At times, The Heavy expands on their stylish take of soul by making it both grittier and slicker. Fashioning their sound on a James Brown crafted recipe of swagger, horn heavy backdrops, and sexy electric guitar riffs, they’ve made themselves into something special. They’re the house band of a seedy bar owned by Danny Ocean, purchased with the money from his last heist.

For example, the lead single, “What Makes a Good Man,” is a track from a Curtis Mayfield inspired gospel, action film that never was. It stomps and claps and bleeds blaxploitation much like their last LP.

Then, we have songs like “Can’t Play Dead.” It teeters between the desert, horror rock of Rob Zombie and the dark, kitschy funk of My Life With The Thrill Kill Kult. It’s a strange combination that works. Mostly.

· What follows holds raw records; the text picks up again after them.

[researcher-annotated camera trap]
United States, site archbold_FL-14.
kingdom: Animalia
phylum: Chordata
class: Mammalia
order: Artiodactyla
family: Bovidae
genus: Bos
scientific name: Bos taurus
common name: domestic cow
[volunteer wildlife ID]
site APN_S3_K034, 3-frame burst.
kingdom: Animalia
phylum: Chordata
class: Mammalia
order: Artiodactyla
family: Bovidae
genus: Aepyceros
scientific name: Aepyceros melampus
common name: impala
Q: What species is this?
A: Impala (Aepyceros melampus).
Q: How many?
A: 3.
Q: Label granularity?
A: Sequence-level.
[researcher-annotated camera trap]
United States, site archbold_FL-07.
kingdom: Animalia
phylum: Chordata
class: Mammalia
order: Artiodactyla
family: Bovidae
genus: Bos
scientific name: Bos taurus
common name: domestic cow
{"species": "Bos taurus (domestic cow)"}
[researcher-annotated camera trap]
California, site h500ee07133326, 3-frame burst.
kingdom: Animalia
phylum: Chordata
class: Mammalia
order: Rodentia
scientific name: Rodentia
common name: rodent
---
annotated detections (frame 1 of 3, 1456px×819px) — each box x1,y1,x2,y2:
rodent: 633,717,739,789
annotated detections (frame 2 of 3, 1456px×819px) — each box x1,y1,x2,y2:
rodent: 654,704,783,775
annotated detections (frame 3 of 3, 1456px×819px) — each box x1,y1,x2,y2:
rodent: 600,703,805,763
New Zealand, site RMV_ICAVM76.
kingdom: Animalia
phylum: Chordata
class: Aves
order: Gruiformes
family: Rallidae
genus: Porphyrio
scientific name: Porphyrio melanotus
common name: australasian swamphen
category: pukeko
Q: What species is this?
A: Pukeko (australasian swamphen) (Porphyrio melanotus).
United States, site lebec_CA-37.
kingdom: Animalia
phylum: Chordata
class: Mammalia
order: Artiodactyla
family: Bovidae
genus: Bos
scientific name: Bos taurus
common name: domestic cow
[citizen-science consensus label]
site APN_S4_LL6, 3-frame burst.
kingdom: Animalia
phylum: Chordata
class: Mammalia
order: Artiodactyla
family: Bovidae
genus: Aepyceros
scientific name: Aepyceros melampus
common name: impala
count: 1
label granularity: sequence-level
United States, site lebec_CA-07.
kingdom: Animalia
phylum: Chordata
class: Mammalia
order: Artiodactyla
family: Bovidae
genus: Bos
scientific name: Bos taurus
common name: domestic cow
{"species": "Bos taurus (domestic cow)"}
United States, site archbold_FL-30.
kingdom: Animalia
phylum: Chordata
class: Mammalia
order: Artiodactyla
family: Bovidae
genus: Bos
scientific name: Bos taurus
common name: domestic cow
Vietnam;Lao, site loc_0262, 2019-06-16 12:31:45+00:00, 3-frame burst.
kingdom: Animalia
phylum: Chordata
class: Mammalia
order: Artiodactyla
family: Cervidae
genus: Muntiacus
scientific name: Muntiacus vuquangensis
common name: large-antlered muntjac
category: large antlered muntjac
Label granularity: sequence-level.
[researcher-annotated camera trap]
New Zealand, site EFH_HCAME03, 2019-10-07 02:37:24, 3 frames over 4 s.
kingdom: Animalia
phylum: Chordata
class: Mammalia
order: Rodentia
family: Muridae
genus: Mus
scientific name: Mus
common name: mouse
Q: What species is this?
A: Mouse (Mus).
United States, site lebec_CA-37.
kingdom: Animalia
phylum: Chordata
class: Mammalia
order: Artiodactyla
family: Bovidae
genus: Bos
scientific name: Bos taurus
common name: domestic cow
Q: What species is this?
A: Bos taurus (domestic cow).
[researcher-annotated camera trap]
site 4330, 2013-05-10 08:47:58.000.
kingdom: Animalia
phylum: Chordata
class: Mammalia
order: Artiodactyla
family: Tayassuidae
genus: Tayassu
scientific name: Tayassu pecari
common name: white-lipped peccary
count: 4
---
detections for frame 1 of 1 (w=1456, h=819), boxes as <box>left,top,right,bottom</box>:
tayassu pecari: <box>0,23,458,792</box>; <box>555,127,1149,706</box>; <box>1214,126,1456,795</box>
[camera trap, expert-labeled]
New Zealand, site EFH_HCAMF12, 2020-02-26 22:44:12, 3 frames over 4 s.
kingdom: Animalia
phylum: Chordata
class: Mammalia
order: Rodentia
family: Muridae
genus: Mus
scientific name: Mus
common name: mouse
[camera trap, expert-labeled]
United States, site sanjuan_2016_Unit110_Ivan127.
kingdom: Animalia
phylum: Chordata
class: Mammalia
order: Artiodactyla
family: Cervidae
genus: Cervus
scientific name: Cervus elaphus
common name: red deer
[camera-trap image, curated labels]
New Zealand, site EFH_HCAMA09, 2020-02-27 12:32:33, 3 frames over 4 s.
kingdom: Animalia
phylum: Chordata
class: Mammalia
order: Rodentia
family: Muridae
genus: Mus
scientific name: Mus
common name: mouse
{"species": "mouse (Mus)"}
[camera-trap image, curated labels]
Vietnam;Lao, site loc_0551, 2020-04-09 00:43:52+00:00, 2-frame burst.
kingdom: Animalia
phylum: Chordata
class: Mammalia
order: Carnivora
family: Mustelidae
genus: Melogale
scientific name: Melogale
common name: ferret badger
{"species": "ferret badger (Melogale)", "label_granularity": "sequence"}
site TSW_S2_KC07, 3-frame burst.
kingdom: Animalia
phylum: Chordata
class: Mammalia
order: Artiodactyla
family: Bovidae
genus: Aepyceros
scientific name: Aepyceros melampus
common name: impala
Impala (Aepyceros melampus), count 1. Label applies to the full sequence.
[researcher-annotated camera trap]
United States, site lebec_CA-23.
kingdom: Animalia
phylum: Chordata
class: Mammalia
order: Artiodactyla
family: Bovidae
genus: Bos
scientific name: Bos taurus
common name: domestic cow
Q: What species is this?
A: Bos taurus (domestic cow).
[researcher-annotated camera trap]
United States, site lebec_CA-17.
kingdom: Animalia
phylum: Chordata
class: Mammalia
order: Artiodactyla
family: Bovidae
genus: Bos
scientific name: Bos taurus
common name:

The problem is that The Heavy occasionally descends into a silly, cartoonish parody of their music. “Big Bad Wolf” is a prime example. With lyrics like, “I’m gonna huff and puff and blow your house down” sung maniacally and followed up with goofy howling wolf impressions, this could very well have been culled from an early seventies Scooby Doo episode. Just imagine: Scooby and the gang are being chased around, Benny Hill style, by the Wolfman, who is later revealed to be Old Man Wickles – all while The Heavy play in the background.

Perhaps it was all the accolades that The Heavy received for The House That Dirt Built that aroused the bands experimental side because The Glorious Dead is a decidedly uneven album. It dips its toes repeatedly into the sizzling waters of a hot tub then into a freezing pool and back in the heat again, never fully settling or getting comfortable in its own skin.